____ TEKS SUMBER

Alkisah pada zaman dahulu di dataran Cina, ada sebuah perguruan Kung Fu yang terkenal. Di dalamnya tinggal ratusan pemuda yang belajar di sana. Selain sebagai tempat berlatih bela diri, tempat ini juga berperan sebagai sebuah kuil. Tempat ibadah para penganut Budha. Maka namanya lebih sering disebut sebagai kuil daripada perguruan.
Para penghuni kuil ini sangat akrab dengan masyarakat desa sekitar. Tak jarang para murid dan biksu-biksunya ikut turun ke sawah ketika musim menanam dan panen, membantu masyarakat. Atau turut bergotong royong memperbaiki rumah warga yang rusak.
Karena isinya adalah para jago Kung Fu, maka jadilah kuil ini berperan sebagai juru keamanan pula. Bila ada gangguan dari luar, merekalah yang turun pertama kali. Fungsi-fungsi ini membuat kuil dan para penghuninya sangat disayangi masyarakat.
Sayangnya, kisah ini fiktif semata. Pembaca yang pernah menikmati komik Kung Fu Boy karya Takashi Maekawa yang terbit pada medio 1990an, pasti mafhum bahwa kuil yang dimaksud bernama Kuil Dairin.
Maaf, saya bukan sedang nge-prank. Tahu-tahu nulis fiktif. Sedang tidak mood.
Saya cuma sedang berandai-andai, adakah lembaga pendidikan, baik sekolah ataupun perguruan tinggi sekarang yang memiliki fungsi seperti Kuil Dairin? Kalau di daerah saya belum ada. Atau saya yang belum tahu ya? Mungkin.
Pendidikan Akar Peradaban
Paulo Freire tegas menolak sebuah sistem pendidikan model bank. Membelenggu. Membatasi. Baginya, pendidikan itu membebaskan. Memerdekakan. Di mana ada lembaga pendidikan, di situlah seharusnya menjadi pusat peradaban. Membebaskan dan memajukan masyarakat sekitarnya.

________
____ ENTRI YANG DISEDIAKAN

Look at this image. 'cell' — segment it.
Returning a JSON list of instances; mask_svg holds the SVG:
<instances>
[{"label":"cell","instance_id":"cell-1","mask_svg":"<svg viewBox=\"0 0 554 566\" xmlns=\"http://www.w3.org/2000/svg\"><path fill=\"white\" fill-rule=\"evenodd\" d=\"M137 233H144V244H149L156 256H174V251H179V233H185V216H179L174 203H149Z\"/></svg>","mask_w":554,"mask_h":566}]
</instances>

________

* **LATIHAN TERTULIS**: Lanjutkan esai tentang Kuil Dairin dan peran lembaga pendidikan bagi masyarakat sekitarnya, dimulai tepat setelah kalimat terakhirnya.

* **HASIL**:
Bila kita membaca sejarah peradaban masa lalu, jamak ditemui sebuah kesamaan yang menjadi benang merah. Peradaban yang maju, pastilah memiliki pusat pendidikan di dalamnya. Dari situlah para cendekiawan mengajar siapapun yang ingin datang belajar, terutama rakyat jelata. Mereka meneliti, lalu menebar manfaat dari hasil penelitiannya tersebut.
Baghdad, Andalusia, Mughal, Cina, Italia, semua pernah menjadi sentral perubahan. Kegemilangan-kegemilangan peradaban pada masa itu bermula dari para cendekiawan-cendekiawan yang merakyat. Mungkin memang pada masa klasik, pendidikan adalah sebenar tempat untuk melahirkan perubahan.
Bagaimana dengan sekarang? Konsep perpaduan lembaga pendidikan dengan masyarakat sebenarnya telah diatur oleh pemerintah. Pendidikan tinggi misalnya. Ada konsep Tri Dharma yang harus dilakukan oleh dosen. Mengajar, meneliti, dan mengabdi.
Ketiga Dharma ini tentu mestinya bermuara pada satu pintu : kebermanfaatan pada masyarakat. Masyarakat mana? Yang dekat dulu tentunya! Namun terkadang, konsep ini diterjemahkan secara parsial. Mengajar dan meneliti itu urusan "kekampusan". Pengabdian barulah menjadi jatah "kemasyarakatan"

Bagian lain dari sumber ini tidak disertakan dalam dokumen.